Doy gracias porque de nuevo respiro esa sensación de plenitud que me envuelve
desde hace tantos años en este periodo canicular del año. Doy gracias porque si
ser escritor —o escribidor— significa en esencia que uno escribe, vuelvo a
hacerlo. Igual que el ciclista se define porque monta en bicicleta, más allá de
que gane o no un Tour de Francia, o el cocinero porque prepara platos para sus
comensales, más allá o no de que el restaurante donde faena reciba alguna
estrella o ninguna, puedo volver a decir sin rubor y sin preocupación que soy
escritor —o escribidor—, más allá de que mis libros tengan cientos de lectores
o un puñado del tamaño de la manecita de un bebé.
Ahora no me importa —quizá sí mañana—, que el libro sea mejor o
peor, o el tiempo que tarde en concluirlo, ni siquiera si al final, después del
esfuerzo acabe no siendo y desemboque esta ilusión de ahora en la frustración
de una tarea truncada mañana. Y lo que menos me preocupa, en estos días, en
esta hoja del calendario, es que haya alguien dispuesto a pasarlo por la
imprenta (acaso lo efímero y ya pasado del hilo que lo hilvana lo impida desde
su mismo inicio).
Como hace unos meses comentaba a una amiga, quizá como escritor
no pase nunca de una mención dentro de una breve nota al pie de una página
escondida en una enciclopedia que nadie leerá, justo en el capítulo que trate
de los escribidores que una vez asomaron sus letras al fielato sur de Librópolis,
donde se tasan los poemarios, pero en realidad apenas traspasaron su umbral.
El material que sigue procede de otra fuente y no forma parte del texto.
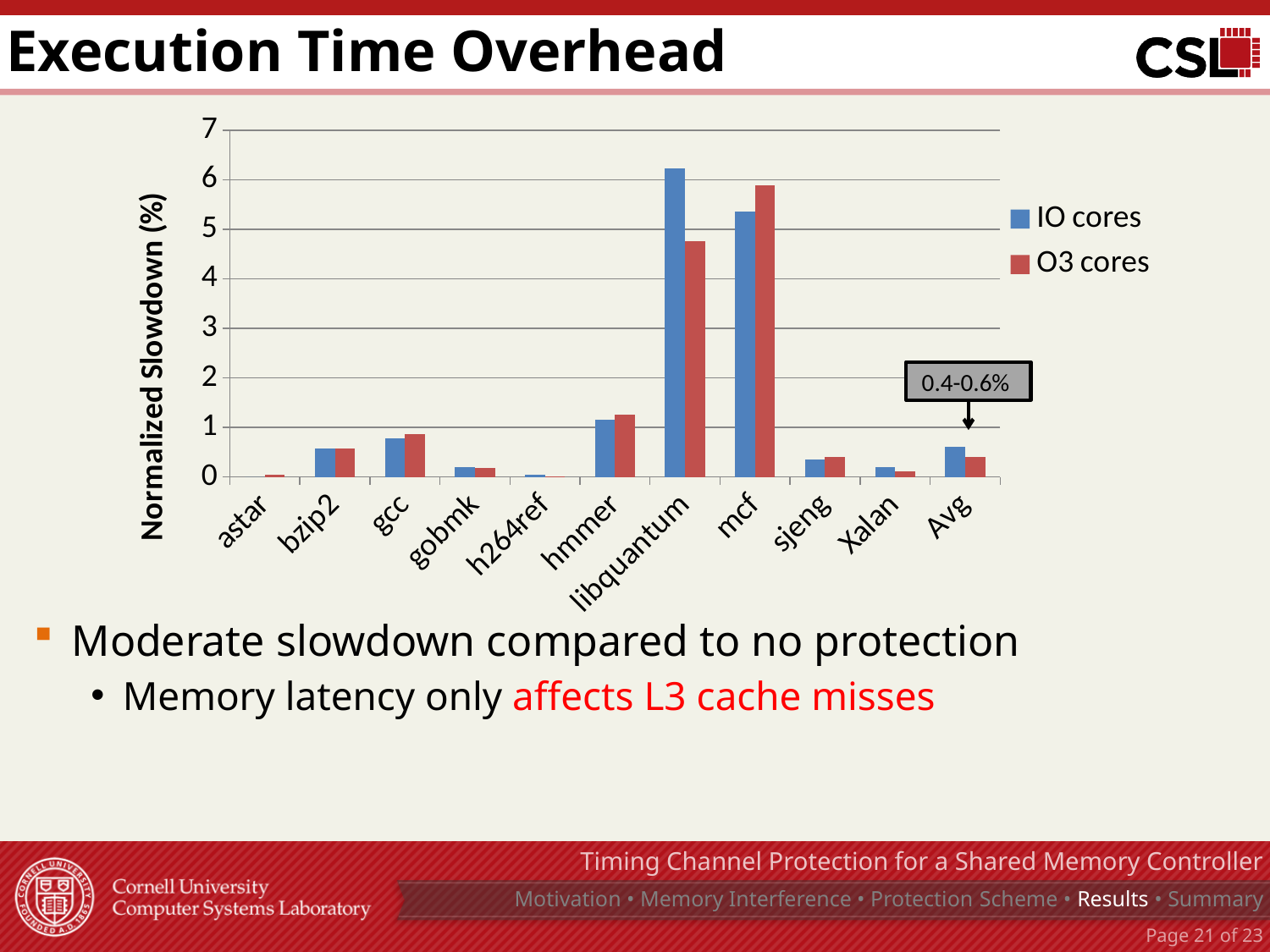
What is the label of the y axis? Normalized Slowdown (%) What range does the annotation above the Avg bars give? 0.4-0.6% Is the value for IO cores on gcc greater or less than 1? less Is the value for O3 cores on libquantum greater or less than 5? less How many benchmark categories are shown on the x axis? 11 For libquantum, which series has the larger value, IO cores or O3 cores? IO cores What kind of chart is shown on the slide? bar chart How many series does the legend list? 2 Which category has the highest value for IO cores? libquantum Which category has the highest value for O3 cores? mcf Is the value for IO cores on libquantum greater or less than 5? greater For mcf, which series has the larger value, IO cores or O3 cores? O3 cores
Quizá
acabe siendo, simplemente, el abuelito que escribió algunos libros,
probablemente demasiados, y del que, acaso, sus nietos —aún futuribles, aún
simplemente seres posibles, ni siquiera probables—, hayan visto fugazmente el
lomo de algunos de ellos. Tampoco me importa, y menos ahora, que me esperan las
páginas en blanco que debo completar, que intentaré concluir con el empeño de
un profesional y la ilusión de un aficionado.
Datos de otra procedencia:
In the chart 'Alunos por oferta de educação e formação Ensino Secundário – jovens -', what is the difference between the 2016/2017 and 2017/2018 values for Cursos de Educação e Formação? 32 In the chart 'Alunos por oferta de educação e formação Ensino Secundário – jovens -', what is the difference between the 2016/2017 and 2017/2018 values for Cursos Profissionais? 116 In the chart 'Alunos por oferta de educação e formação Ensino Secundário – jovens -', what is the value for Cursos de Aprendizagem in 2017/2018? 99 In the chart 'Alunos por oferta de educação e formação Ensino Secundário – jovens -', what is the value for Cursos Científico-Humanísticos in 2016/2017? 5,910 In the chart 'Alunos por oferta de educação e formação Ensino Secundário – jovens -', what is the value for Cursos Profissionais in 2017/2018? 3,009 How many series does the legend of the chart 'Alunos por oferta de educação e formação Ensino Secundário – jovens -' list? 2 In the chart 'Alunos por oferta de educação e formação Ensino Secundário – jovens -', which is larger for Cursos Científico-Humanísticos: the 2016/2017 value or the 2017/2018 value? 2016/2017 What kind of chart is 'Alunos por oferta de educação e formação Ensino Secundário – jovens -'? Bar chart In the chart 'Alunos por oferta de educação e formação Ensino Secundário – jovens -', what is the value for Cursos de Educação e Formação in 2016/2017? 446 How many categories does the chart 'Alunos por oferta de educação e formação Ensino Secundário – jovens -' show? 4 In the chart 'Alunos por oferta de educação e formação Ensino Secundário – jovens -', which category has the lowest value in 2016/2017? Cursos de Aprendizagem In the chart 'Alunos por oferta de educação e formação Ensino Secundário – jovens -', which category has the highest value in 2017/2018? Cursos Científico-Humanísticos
Sólo me importa que escribo, después de más de dos años. Y me
importa porque me alegra, porque me llena de plenitud —no sé si es lo mismo que
la felicidad, pero acaso se le parezca—, porque de nuevo el deseo y la tarea se
aúnan sin esfuerzo, como los viejos amantes, porque todas las horas no bastan,
porque los días pasan como el agua sobre el cauce del río o del arroyo.